Ich habe folgendes Problem. Ich habe ein Foto das eine Böschung als Hintergrund zeigt, davor steht eine Person. 
Nun möchte ich den Hintergrund (Böschung) schwarz/weiss haben, aber die Person im Vordergrund soll farbig bleiben.

Wie erziele ich dieses Resultat. Oder ist es gar nicht möglich mit Photoshop einen solchen effekt zu erzielen? 

Vielen Dank schon im voraus.


----------



## Fineas (13. September 2004)

Dringende Empfehlung: Anfängertutorials und Stichwort Ebenen.

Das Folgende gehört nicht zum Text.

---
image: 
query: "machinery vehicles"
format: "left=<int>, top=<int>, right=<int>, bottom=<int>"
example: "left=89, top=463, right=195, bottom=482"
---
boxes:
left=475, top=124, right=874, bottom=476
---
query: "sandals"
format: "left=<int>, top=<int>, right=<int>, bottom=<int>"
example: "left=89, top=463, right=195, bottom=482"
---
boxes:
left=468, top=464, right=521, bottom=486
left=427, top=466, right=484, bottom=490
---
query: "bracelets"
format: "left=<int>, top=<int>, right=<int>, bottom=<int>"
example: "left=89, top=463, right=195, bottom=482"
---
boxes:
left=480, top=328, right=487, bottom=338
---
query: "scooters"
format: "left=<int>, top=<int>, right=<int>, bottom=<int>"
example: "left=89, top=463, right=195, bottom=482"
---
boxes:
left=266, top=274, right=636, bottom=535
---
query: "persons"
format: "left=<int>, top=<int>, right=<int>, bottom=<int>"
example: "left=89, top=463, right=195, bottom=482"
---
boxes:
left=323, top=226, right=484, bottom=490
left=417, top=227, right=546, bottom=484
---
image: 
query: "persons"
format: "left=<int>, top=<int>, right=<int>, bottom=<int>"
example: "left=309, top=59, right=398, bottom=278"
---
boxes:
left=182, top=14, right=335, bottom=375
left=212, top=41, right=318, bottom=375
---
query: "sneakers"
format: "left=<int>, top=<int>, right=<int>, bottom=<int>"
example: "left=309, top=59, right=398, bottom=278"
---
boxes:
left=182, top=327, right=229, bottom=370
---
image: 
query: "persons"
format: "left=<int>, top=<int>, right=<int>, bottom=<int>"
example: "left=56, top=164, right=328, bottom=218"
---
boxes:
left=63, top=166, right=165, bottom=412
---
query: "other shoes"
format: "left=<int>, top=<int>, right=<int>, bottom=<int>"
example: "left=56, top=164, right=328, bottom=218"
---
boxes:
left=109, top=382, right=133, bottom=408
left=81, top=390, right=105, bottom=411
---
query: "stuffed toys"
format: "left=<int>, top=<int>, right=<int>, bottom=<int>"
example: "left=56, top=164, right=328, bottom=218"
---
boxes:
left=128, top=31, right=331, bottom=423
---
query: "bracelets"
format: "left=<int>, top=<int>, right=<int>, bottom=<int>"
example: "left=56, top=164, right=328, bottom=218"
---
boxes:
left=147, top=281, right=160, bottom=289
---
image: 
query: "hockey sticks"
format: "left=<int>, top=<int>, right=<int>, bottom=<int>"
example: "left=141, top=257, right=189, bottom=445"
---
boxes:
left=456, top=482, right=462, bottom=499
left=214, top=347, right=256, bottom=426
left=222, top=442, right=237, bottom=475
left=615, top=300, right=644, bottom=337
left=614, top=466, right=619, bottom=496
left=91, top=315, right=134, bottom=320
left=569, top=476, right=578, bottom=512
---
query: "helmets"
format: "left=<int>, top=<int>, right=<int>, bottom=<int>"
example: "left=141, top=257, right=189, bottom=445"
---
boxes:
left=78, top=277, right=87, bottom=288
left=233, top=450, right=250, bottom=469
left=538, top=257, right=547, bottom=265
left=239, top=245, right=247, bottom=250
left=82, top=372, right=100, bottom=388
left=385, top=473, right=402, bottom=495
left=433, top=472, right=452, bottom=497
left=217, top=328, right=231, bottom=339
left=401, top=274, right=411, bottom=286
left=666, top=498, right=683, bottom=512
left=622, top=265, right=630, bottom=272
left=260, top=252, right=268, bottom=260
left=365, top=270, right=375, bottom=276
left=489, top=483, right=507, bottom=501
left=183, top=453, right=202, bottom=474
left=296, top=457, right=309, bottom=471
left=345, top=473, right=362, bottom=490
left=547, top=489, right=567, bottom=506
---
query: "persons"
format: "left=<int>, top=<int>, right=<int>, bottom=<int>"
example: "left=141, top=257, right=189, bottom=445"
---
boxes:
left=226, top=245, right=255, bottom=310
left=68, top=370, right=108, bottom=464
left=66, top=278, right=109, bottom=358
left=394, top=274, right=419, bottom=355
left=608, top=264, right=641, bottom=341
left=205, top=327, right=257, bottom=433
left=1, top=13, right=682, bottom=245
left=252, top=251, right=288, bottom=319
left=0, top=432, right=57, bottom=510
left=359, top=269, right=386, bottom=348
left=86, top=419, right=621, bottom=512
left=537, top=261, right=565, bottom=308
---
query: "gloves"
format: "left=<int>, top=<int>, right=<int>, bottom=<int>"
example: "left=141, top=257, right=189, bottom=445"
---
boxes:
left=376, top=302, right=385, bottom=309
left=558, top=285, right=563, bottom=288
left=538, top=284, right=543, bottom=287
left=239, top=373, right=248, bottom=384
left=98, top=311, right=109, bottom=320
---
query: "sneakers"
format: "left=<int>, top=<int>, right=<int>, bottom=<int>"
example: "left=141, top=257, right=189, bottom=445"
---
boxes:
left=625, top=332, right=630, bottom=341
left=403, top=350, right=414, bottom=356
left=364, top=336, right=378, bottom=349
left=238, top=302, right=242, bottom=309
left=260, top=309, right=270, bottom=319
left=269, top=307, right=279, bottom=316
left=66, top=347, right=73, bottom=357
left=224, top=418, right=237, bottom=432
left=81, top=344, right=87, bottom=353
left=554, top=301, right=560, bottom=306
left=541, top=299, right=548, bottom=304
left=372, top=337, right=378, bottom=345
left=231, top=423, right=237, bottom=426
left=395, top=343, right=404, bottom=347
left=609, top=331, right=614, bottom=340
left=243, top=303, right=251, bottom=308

Nimmst Du Bild (farbig) und duplizierst die Ebene. Nun solltest Du 2 identische Ebenen haben. 

Der nächste Schritt lässt sich verschiedenartig angehen. Als Vorschlag:

Blende die untere Ebene aus und stelle die Person auf der oberen Ebene frei. Wie Du das anstellst gibt es auch in dieversen Anleitungen zu lesen. Mein Favorit wäre die Ebenenmaske.

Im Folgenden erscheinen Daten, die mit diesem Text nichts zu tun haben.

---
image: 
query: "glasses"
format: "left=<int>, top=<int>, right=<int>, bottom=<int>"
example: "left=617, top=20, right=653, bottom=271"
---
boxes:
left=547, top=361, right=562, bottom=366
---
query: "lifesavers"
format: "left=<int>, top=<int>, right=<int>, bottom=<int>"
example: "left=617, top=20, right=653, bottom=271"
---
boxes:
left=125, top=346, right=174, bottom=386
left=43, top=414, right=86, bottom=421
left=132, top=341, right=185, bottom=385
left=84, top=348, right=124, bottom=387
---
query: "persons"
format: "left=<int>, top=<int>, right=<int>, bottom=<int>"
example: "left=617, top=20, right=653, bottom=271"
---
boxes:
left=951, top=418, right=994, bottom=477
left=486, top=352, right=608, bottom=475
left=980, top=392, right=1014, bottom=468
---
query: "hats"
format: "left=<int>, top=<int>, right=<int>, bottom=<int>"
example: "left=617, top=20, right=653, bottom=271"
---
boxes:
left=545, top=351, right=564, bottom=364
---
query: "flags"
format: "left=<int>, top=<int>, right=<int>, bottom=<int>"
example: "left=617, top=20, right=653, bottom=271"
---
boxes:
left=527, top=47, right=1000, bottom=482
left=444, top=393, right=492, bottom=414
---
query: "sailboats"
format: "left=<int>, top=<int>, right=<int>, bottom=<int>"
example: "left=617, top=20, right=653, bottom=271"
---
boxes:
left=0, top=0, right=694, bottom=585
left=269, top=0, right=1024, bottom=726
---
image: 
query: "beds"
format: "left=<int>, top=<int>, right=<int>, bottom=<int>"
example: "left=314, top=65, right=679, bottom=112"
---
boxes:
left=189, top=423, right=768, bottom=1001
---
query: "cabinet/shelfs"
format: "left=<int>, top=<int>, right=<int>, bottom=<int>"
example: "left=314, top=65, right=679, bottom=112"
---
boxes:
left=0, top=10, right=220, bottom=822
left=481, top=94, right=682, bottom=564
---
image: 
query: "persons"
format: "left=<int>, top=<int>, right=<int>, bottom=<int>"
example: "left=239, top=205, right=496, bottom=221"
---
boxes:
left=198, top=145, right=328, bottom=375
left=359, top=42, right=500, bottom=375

Jetzt hast Du eine freigestellte Person in Farbe ohne Hintergrund.

Also: obere Ebene ausblenden. Untere Ebene einblenden und aktivieren. 

Untere Ebene komplett in Graustufen wandeln: Meine Favoritenmethode: 
BILD->Einstellungen->Kananlmixer und dann auf Monochrom klicken, ggf noch die Kanäle anpassen.

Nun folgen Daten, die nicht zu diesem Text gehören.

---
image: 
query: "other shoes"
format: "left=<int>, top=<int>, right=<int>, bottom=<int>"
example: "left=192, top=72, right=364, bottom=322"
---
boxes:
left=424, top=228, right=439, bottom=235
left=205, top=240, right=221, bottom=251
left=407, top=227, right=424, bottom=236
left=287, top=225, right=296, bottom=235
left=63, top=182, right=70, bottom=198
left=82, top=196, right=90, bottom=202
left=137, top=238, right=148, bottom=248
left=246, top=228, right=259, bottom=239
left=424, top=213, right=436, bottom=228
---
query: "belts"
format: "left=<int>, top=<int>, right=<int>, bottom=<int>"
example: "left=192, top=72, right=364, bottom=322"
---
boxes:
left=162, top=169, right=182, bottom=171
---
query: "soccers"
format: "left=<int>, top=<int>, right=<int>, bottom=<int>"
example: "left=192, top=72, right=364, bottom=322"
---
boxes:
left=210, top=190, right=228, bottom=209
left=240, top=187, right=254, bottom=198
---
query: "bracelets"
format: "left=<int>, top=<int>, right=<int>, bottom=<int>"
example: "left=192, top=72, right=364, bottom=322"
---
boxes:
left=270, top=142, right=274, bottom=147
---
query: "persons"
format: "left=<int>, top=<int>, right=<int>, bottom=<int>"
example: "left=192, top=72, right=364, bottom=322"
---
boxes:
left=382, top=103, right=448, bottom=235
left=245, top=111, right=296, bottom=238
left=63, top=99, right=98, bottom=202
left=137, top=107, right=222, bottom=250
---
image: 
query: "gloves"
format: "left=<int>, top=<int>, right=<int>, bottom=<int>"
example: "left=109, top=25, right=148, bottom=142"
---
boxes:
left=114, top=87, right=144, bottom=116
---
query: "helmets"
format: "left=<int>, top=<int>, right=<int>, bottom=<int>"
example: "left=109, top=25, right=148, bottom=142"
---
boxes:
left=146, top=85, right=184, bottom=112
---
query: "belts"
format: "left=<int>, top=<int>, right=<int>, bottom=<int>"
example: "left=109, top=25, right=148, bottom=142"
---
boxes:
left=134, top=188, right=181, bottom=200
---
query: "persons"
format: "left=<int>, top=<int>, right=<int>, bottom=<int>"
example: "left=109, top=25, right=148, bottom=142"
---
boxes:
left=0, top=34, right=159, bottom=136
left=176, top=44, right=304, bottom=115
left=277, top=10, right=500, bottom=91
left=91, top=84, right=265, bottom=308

Freigestellte Person auf der oberen Ebene wieder sichtbar machen, 

FERTIG.


----------



## aTa (13. September 2004)

Ab Photoshop CS gibts n Tool das sich "Farbeersetzen" nennt damit gehts au ganz gut.


----------



## Rosa (13. September 2004)

Einfachste Variante: 
Bild einstellen-Sättigung verringern.
Dann mit mit dem Protokollpinsel die Stellen,die farbig sein sollen, einfach 
sauber " zurückmalen".
*Fertig*


----------



## Fineas (13. September 2004)

Also was hier alles so unter einfach eingebucht wird ... interessant. Der große Vorteil der "mehrere Ebenen" Variante ist, dass so innerhalb Photoshop keine Bildinformationen verloren gehen. Es kann also relativ langfristg korregiert werden. 

Im weiteren gibt es zum Freistellen sehr viele Möglichkeiten und Vorgehensweisen mit den Bordmitteln von PS. So etwas mit anderen Werkzeugen nachahmen zu wollen halte ich für gewagt. Letztendlich läuft es dann doch wieder darauf hinaus, dass ein Bereich ausgewählt und in diesem gearbeitet wird ...

Plädoyer Ende.


----------



## Digg-R- (13. September 2004)

ich hätte noch folgendes anzubieten:

Man nehme Pinsel , man stelle ihn oben auf "Farbton" ein, man nehme weiß als Vordergrundfarbe , man zeichne einfach über das was schwarz/weiß werden soll 
feddig  =)


----------